If I had been contacted by my constituents and had a response from the Minister a few weeks or months earlier, there might have been an appropriate opportunity to propose that the issue was looked into in relation to the Bill, but perhaps there will be an opportunity to consider such issues in the other place.
It is a great pleasure to follow my hon. Friend Mr Robinson, who speaks with tremendous knowledge on these issues. He was absolutely right to focus on the way in which some industries operated in the past, and the extent to which the financial services industry had some very negative selling practices back in the deregulatory period of the 1980s. I am pleased that the industry, with Government assistance, has very much got its house in order.

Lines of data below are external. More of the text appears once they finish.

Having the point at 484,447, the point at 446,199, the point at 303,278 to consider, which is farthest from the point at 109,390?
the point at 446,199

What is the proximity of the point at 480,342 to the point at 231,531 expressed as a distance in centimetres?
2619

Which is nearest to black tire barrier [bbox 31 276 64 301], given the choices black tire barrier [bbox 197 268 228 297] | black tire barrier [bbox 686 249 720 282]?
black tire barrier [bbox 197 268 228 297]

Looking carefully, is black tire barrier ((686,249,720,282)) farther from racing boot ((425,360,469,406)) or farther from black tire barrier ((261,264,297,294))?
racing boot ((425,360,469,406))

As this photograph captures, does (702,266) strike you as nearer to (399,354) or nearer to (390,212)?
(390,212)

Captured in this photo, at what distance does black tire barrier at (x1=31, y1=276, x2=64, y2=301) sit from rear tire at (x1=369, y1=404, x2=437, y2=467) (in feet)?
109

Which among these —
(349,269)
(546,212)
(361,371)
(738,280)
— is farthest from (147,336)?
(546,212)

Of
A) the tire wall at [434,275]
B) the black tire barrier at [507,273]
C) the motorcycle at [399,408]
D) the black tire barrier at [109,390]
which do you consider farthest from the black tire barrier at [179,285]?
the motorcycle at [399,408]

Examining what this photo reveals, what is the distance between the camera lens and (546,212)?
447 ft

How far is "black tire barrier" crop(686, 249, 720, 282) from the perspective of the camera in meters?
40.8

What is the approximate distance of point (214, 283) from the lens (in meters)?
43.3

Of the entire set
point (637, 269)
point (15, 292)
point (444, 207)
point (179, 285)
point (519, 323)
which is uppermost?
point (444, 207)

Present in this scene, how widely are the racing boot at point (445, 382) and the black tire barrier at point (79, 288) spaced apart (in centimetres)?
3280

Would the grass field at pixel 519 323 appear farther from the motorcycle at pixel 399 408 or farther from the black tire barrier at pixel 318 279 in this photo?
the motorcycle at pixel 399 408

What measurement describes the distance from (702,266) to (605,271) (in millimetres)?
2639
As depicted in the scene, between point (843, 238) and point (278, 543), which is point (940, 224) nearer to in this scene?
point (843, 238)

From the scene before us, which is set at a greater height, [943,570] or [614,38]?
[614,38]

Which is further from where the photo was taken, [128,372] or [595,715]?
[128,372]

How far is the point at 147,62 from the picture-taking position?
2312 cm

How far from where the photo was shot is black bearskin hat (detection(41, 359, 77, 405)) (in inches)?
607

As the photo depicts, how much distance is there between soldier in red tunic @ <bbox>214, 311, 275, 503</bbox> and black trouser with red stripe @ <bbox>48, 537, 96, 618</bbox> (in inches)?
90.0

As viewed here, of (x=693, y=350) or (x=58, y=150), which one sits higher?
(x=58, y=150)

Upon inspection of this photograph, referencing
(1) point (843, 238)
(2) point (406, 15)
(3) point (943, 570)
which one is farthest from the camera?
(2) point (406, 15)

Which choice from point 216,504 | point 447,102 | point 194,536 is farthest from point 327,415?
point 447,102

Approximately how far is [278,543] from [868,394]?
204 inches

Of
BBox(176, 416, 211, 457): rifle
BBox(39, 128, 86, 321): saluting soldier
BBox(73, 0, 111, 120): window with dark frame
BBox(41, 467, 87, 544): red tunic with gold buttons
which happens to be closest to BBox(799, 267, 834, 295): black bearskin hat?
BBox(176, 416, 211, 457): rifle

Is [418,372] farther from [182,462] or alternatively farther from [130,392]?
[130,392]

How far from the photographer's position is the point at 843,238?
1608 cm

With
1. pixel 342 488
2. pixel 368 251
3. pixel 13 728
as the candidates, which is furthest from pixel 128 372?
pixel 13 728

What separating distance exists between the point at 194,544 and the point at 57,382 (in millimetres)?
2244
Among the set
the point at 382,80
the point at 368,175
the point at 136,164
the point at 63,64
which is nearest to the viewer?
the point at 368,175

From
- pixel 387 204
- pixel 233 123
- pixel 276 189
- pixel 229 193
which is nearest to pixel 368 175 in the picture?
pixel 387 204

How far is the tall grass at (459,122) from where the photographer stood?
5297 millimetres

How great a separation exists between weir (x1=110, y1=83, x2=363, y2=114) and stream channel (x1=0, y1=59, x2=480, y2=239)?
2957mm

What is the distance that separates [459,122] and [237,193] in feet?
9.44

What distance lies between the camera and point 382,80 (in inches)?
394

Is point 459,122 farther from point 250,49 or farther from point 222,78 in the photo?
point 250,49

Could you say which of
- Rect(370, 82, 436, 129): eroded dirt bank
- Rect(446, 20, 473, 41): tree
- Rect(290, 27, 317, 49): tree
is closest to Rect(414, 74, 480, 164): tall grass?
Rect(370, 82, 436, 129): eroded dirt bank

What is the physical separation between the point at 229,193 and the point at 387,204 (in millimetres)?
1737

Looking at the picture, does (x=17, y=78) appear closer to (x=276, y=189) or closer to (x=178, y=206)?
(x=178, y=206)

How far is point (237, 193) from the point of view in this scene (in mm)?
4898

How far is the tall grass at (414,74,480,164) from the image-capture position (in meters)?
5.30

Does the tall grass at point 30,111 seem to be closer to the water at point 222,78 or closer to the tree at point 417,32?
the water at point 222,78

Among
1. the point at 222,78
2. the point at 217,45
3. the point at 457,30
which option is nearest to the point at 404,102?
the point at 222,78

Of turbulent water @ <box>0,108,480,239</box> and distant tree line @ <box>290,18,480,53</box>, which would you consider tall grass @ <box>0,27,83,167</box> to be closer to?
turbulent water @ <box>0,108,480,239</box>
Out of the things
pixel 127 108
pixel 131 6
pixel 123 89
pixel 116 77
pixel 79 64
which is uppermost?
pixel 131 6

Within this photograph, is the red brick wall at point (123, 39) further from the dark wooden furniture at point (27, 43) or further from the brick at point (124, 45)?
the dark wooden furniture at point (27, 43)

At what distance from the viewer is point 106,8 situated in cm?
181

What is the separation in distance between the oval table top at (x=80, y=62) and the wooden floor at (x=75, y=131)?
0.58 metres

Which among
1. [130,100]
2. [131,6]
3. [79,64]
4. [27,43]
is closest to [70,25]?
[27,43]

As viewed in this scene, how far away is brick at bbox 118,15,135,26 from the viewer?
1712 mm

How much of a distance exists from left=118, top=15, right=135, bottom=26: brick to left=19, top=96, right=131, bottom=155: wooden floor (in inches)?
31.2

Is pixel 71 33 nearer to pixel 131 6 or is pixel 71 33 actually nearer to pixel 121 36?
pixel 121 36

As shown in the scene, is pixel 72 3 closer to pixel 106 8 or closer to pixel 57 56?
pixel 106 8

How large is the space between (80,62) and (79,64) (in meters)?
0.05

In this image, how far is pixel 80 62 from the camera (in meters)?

We would be well advised to think about the impact of the changes on the professionalism of very important industries such as financial services. If decisions are not taken in professional enough a way, they can have massive effects on people at the time in their life when they take their pension. Back in the 1980s, there was a huge explosion of private pensions, with people—mineworkers or teachers—advised to give up their pensions. They were told, “No, if you give up your pension, you can opt in to one of these private schemes, with 15% growth every year.” There was a huge mis-selling scandal.
I previously worked—briefly, and largely unheralded—in the financial services industry. I was not necessarily particularly suited for the job, which highlights a point about people being invited into the industry. They were dragged into it on the basis of knowing friends that they could go and sell pensions to. People with very little knowledge came into the industry. Their business plan was based on phoning all their friends and relatives to encourage them to give up their pensions in reliable public sector or other schemes and to go in to private schemes. There was of course a huge explosion, and many of the people in the schemes were seen to have been given very poor advice.
We recognise what the Government are attempting to achieve, and we support their aims of having greater flexibility for the industry, allowing people to be put back in charge of their investment and ensuring that they have the freedom to decide what to do with the money that they have saved. However, we are also aware of why the annuities method of accessing pensions that people had invested in was introduced. We as a society decided that, in an age when people were living longer and longer, we wanted people to make provision for themselves and, having done so, to buy something that provided a regular income that they could rely on.
If we have a scheme in which people decide what to invest their pension funds in, but, with the best of intentions, those investments go wrong, the people who we thought had provided for themselves in later life will come back to the state and say, “Unfortunately, the investments that I made with my pension pot have gone wrong and I have run out of money.” That will have an impact on the Government. We recognise what the Government are attempting to achieve, but it would be sensible to have a review of how it is working, the impact of the changes on the behaviour of investors, the impact on Government revenues, the impact on the broader economy, and what behaviours are being encouraged and introduced by the changes.
I am sure that the hon. Gentleman will accept that there is also a reputational danger for the industry in general and for the entire system of retirement pensions if people who make honest and sincere investments find that the returns are non-existent or that the investment itself disappears, and find themselves not being at leisure in their 70s, but working, like people I know.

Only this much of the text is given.